• Records supplied:
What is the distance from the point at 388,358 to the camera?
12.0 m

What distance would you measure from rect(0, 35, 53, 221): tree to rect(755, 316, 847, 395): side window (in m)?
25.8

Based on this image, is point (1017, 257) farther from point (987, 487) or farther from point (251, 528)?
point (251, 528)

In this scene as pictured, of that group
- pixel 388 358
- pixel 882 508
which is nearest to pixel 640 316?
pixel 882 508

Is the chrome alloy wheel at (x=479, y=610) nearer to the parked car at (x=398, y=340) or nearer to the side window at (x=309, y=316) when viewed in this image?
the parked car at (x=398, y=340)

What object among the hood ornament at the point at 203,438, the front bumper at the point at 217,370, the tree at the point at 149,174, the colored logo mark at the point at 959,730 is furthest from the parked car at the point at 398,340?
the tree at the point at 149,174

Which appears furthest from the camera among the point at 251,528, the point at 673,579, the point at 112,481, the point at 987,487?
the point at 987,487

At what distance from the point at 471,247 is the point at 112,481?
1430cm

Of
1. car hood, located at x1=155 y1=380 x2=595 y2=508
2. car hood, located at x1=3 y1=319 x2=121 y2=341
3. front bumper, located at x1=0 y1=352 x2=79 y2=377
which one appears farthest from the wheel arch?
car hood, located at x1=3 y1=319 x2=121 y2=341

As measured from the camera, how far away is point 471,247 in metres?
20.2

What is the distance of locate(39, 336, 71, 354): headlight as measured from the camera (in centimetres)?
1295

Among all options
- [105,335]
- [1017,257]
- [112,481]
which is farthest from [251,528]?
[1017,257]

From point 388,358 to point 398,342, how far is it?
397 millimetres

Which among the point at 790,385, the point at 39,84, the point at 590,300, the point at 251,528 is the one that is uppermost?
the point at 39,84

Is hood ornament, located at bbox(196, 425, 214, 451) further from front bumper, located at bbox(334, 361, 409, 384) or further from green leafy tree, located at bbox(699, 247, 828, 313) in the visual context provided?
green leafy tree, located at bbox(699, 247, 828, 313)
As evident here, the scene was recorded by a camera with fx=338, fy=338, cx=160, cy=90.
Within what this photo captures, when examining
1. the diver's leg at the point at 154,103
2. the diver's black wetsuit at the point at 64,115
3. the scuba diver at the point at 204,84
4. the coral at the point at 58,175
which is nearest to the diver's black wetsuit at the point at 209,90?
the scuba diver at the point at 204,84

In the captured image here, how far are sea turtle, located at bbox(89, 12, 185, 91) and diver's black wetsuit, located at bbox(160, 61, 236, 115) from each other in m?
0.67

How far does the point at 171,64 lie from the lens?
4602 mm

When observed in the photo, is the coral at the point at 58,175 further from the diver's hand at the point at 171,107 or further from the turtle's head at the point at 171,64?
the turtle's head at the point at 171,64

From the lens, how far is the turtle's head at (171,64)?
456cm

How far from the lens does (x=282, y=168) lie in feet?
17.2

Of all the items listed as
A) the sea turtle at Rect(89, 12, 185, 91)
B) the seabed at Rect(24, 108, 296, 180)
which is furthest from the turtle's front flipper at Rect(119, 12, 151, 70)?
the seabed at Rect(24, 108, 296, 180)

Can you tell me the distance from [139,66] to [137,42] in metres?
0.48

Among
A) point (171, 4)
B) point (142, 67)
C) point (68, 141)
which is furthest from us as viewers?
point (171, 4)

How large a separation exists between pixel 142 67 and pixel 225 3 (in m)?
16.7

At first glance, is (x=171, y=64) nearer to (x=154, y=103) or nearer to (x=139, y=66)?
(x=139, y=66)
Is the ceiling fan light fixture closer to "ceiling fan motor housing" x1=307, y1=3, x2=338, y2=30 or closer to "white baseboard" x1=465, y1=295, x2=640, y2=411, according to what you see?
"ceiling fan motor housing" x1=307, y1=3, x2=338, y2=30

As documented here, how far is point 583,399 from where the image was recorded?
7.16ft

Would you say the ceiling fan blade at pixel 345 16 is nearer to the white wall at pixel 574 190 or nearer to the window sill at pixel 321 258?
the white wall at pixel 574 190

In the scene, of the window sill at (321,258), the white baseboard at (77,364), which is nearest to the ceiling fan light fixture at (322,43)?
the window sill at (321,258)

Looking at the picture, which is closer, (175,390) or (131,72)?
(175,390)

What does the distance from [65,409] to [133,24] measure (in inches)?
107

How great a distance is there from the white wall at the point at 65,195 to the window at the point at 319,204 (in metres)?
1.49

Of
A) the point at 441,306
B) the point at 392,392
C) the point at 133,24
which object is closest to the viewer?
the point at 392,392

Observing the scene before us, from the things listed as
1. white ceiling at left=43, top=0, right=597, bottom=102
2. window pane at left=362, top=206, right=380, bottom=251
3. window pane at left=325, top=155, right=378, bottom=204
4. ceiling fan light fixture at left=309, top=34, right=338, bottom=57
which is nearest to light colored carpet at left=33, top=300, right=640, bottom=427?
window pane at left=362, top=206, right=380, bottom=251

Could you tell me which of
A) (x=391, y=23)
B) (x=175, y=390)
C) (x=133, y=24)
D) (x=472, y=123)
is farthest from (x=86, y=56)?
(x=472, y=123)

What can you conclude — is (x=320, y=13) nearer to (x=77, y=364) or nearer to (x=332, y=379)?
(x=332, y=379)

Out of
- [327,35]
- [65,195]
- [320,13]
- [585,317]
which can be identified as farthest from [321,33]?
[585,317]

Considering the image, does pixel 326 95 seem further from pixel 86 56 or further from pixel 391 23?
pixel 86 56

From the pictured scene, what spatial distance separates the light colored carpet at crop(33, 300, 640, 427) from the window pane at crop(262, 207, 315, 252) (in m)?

• Instruction:
Nothing in the listing may be changed; retype it all exactly.

• Output of the task:
What is the distance from the point at 388,358 to the camera?
12.0 m

What distance would you measure from rect(0, 35, 53, 221): tree to rect(755, 316, 847, 395): side window (in m)?
25.8

Based on this image, is point (1017, 257) farther from point (987, 487) or farther from point (251, 528)?
point (251, 528)

In this scene as pictured, of that group
- pixel 388 358
- pixel 882 508
which is nearest to pixel 640 316?
pixel 882 508

Is the chrome alloy wheel at (x=479, y=610) nearer to the parked car at (x=398, y=340) or nearer to the side window at (x=309, y=316) when viewed in this image?
the parked car at (x=398, y=340)

What object among the hood ornament at the point at 203,438, the front bumper at the point at 217,370, the tree at the point at 149,174, the colored logo mark at the point at 959,730 is furthest from the parked car at the point at 398,340?
the tree at the point at 149,174

Which appears furthest from the camera among the point at 251,528, the point at 673,579, the point at 112,481, the point at 987,487?
the point at 987,487

At what distance from the point at 471,247 is the point at 112,481?
1430cm

Of
1. car hood, located at x1=155 y1=380 x2=595 y2=508
2. car hood, located at x1=3 y1=319 x2=121 y2=341
3. front bumper, located at x1=0 y1=352 x2=79 y2=377
which one appears farthest from the wheel arch?
car hood, located at x1=3 y1=319 x2=121 y2=341

As measured from the camera, how far away is point 471,247 in metres?
20.2

What is the distance of locate(39, 336, 71, 354): headlight as measured from the camera (in centimetres)?
1295

Among all options
- [105,335]
- [1017,257]
- [112,481]
which is farthest from [251,528]?
[1017,257]

From point 388,358 to point 398,342, how far is it?
397 millimetres

Which among the point at 790,385, the point at 39,84, the point at 590,300, the point at 251,528 is the one that is uppermost?
the point at 39,84

Is hood ornament, located at bbox(196, 425, 214, 451) further from front bumper, located at bbox(334, 361, 409, 384) or further from green leafy tree, located at bbox(699, 247, 828, 313) in the visual context provided?
green leafy tree, located at bbox(699, 247, 828, 313)
As evident here, the scene was recorded by a camera with fx=338, fy=338, cx=160, cy=90.
Within what this photo captures, when examining
1. the diver's leg at the point at 154,103
2. the diver's black wetsuit at the point at 64,115
3. the scuba diver at the point at 204,84
4. the coral at the point at 58,175
which is nearest to the diver's black wetsuit at the point at 209,90?
the scuba diver at the point at 204,84

In the captured image here, how far are sea turtle, located at bbox(89, 12, 185, 91) and diver's black wetsuit, located at bbox(160, 61, 236, 115) from each other in m?
0.67

How far does the point at 171,64 lie from the lens?
4602 mm

When observed in the photo, is the coral at the point at 58,175 further from the diver's hand at the point at 171,107 or further from the turtle's head at the point at 171,64?
the turtle's head at the point at 171,64

From the lens, how far is the turtle's head at (171,64)?
456cm

How far from the lens does (x=282, y=168) lie in feet?
17.2

Of all the items listed as
A) the sea turtle at Rect(89, 12, 185, 91)
B) the seabed at Rect(24, 108, 296, 180)
which is furthest from the turtle's front flipper at Rect(119, 12, 151, 70)?
the seabed at Rect(24, 108, 296, 180)

Can you tell me the distance from [139,66] to [137,42] in metres?
0.48

Among
A) point (171, 4)
B) point (142, 67)
C) point (68, 141)
which is furthest from us as viewers?
point (171, 4)

How large a separation exists between pixel 142 67 and pixel 225 3 (in m)?
16.7

At first glance, is (x=171, y=64) nearer to (x=154, y=103) or nearer to (x=139, y=66)?
(x=139, y=66)
Is the ceiling fan light fixture closer to "ceiling fan motor housing" x1=307, y1=3, x2=338, y2=30 or closer to "white baseboard" x1=465, y1=295, x2=640, y2=411, according to what you see?
"ceiling fan motor housing" x1=307, y1=3, x2=338, y2=30

As documented here, how far is point 583,399 from where the image was recorded?
7.16ft

Would you say the ceiling fan blade at pixel 345 16 is nearer to the white wall at pixel 574 190 or nearer to the window sill at pixel 321 258?
the white wall at pixel 574 190

In the scene, of the window sill at (321,258), the white baseboard at (77,364), which is nearest to the ceiling fan light fixture at (322,43)?
the window sill at (321,258)

Looking at the picture, which is closer, (175,390) or (131,72)?
(175,390)

What does the distance from [65,409] to [133,24] measure (in inches)?
107

How great a distance is there from the white wall at the point at 65,195 to the window at the point at 319,204 (in metres)?
1.49

Of
A) the point at 441,306
B) the point at 392,392
C) the point at 133,24
which object is closest to the viewer?
the point at 392,392

Observing the scene before us, from the things listed as
1. white ceiling at left=43, top=0, right=597, bottom=102
2. window pane at left=362, top=206, right=380, bottom=251
3. window pane at left=325, top=155, right=378, bottom=204
4. ceiling fan light fixture at left=309, top=34, right=338, bottom=57
which is nearest to light colored carpet at left=33, top=300, right=640, bottom=427?
window pane at left=362, top=206, right=380, bottom=251

Could you tell me which of
A) (x=391, y=23)
B) (x=175, y=390)
C) (x=133, y=24)
D) (x=472, y=123)
is farthest from (x=86, y=56)?
(x=472, y=123)

What can you conclude — is (x=320, y=13) nearer to (x=77, y=364) or nearer to (x=332, y=379)?
(x=332, y=379)

Out of
- [327,35]
- [65,195]
- [320,13]
- [585,317]
which can be identified as farthest from [321,33]?
[585,317]

Considering the image, does pixel 326 95 seem further from pixel 86 56 or further from pixel 391 23?
pixel 86 56

From the pictured scene, what spatial distance separates the light colored carpet at crop(33, 300, 640, 427) from the window pane at crop(262, 207, 315, 252) (in m)?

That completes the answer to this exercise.